### Work to be completed:
Say how many lines in the entries below mention "burst", with no other words.

Collected data entries:

»»

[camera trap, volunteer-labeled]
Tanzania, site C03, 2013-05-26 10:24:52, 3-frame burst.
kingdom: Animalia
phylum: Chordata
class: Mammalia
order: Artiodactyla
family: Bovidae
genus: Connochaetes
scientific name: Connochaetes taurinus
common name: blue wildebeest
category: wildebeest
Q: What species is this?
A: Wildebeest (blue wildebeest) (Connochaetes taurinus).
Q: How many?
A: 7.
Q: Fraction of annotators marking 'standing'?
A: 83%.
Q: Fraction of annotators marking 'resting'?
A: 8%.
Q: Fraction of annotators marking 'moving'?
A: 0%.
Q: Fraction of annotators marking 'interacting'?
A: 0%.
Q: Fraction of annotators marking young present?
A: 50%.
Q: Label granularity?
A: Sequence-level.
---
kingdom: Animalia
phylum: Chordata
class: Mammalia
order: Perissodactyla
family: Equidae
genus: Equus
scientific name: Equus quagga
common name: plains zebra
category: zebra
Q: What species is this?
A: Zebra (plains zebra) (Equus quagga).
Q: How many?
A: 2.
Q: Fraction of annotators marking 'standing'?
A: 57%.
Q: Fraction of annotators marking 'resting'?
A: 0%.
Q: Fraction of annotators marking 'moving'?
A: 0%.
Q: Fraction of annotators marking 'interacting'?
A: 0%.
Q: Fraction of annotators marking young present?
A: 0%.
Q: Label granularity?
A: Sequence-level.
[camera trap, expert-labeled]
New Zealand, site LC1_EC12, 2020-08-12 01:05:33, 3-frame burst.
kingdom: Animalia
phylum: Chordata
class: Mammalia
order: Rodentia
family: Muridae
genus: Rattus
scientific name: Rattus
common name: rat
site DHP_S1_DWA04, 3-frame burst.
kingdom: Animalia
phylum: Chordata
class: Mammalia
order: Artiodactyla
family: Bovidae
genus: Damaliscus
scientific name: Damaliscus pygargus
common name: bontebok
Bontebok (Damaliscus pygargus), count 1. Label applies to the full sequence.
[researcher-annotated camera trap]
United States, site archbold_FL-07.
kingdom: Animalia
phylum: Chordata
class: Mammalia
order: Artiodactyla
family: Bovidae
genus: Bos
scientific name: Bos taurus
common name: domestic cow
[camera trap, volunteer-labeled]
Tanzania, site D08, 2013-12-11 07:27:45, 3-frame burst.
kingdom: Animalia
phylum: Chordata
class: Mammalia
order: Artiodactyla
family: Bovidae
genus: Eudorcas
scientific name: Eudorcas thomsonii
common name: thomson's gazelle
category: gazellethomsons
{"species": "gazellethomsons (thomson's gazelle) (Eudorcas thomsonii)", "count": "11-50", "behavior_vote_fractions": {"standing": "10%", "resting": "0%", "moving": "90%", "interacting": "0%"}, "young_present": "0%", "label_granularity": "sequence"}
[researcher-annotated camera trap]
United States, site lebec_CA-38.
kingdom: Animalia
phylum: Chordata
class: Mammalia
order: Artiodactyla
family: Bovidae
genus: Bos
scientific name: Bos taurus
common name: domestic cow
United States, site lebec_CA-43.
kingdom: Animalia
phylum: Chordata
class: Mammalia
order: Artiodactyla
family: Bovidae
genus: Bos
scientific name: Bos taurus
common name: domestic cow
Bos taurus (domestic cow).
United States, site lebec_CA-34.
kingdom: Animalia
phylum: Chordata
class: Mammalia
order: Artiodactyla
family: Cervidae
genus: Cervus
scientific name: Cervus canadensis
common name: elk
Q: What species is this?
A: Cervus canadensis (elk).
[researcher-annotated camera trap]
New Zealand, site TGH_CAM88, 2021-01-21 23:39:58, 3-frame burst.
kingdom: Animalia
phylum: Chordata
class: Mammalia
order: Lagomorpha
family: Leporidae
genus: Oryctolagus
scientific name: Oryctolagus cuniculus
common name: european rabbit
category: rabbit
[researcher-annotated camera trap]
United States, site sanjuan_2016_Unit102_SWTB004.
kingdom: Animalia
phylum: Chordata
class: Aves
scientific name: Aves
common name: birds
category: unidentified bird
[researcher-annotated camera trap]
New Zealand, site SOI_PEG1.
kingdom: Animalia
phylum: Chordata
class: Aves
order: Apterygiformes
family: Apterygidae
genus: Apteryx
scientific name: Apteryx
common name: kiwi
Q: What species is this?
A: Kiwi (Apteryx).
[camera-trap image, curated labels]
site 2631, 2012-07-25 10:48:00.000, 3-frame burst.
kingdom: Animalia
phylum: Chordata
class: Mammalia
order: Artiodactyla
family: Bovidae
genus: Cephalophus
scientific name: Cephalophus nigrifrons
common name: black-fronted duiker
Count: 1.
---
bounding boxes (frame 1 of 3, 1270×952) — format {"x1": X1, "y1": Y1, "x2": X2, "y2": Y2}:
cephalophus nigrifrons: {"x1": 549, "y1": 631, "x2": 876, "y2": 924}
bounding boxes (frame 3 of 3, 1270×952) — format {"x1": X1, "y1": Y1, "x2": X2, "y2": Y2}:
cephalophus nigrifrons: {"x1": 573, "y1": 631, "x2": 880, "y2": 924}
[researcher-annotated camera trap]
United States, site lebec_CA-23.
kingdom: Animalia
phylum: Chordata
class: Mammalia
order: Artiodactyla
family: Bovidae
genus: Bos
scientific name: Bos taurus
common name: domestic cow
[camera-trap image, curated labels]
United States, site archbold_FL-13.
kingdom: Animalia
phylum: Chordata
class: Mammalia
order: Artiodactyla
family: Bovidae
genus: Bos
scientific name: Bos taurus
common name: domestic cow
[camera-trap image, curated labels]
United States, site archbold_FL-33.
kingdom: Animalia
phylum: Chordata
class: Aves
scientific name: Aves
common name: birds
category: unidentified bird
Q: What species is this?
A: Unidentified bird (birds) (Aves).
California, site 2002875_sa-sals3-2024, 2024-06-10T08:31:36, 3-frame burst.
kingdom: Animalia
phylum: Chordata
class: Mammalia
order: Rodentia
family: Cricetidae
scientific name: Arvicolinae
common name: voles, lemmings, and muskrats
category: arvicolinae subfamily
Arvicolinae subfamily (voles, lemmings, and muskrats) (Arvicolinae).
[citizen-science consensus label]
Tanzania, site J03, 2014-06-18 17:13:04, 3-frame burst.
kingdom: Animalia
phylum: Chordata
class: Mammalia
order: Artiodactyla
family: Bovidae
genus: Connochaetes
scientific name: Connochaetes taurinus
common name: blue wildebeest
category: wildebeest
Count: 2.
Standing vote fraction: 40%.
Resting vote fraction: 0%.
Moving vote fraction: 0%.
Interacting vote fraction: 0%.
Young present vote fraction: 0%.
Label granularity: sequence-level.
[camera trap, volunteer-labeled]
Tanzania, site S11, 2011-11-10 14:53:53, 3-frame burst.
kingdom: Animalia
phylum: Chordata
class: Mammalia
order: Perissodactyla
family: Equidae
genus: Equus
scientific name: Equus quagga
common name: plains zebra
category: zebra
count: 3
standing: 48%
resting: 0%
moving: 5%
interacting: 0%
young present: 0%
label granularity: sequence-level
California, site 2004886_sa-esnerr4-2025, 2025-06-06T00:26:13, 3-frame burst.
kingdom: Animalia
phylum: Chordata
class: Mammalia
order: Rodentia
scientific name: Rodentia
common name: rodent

««

### Task solution:
10